3.) As there were hundreds of alerts and reports built over the last 6-8 years to work through to test and correct, it was rolled back due to outcry from NOC, as time needed to go through and fix obvious broken issues, and to dig and test each alert and report would have taken days.
I'm revisting whether to upgrade to 11.5.3 or straight to NPM 12, and if the same issues for broken alert and reports in 11.0.1 to NPM 12 are fixed, or inherited, in addition to any other unknown issues.
The two targets for upgrade are a Win 2008 SP2 VM running: NPM 11.0.1 w/NCM 7.3.2, and a seperate Win 2008 SP2 VM instance of NPM 11.0.1 w/SAM 6.1.1. Both connect to a MSSQL 2012 SP3
server for their respective databases. Each instance has additional pollers,3-4 each Unlimited SLX licenses.
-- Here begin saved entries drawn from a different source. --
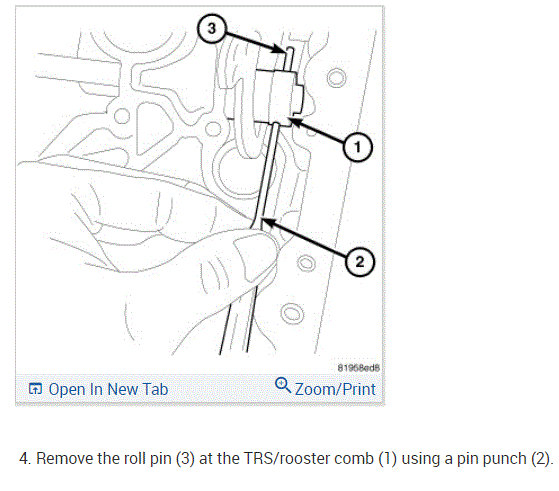 3

1

2

81958ed8

Open In New Tab

Zoom/Print

4. Remove the roll pin (3) at the TRS/rooster comb (1) using a pin punch (2).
A given primary polling engine for NPM instances has about 8000-12000 elements.
My plan was to set up a lab mimicing both production instances for just the primary poller, at current production versions, then do upgrade, see what breaks in alerts and reports, and fix them, do exports for import to production.
Need feedback on how to best set up a Lab. I have limited element licenses we use for lab, i.e. NPM 100, so wondered if my testing could be skewed by using a copy of actual production database, or just move the schema over, and import a small representative sample of devices?!?
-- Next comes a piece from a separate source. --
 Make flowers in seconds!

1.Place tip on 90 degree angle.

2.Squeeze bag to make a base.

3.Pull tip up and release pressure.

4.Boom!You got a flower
Option 1: 11.0.1 to 11.5.3
1.) stand up a lab of our current production Win 2008 SP2 NPM 11.0.1, NCM 7.3.2 and a seperate lab database of MSSQL 2012 SP3
2.) copy the production database over to a lab database or perhaps just the schema and get a small sample of devices imported (our Lab licenses are limited to 100)
3.) do an upgrade from 11.0.1 to NPM 11.5.3 in lab,
4.) then go through and manually test 100's of alerts and reports to find what breaks. Verify EOC still gathering server info
5.) manually fix alerts or reports, itemize and export fixed reports and alerts for import later
6.) upgrade production, import fixed alerts and reports
Option 2: 11.0.1 to 12
1.) go right to NPM 12. Would require I stand up a new server with 2012 R2 for OS v.s. above,
2.) see if same issues break, verify any impact to views, EOC rollups, plus anything else new I like to wait until at least a few dot version (i.e. .2, .3 before upgrading)
Any input or guideance appreciated!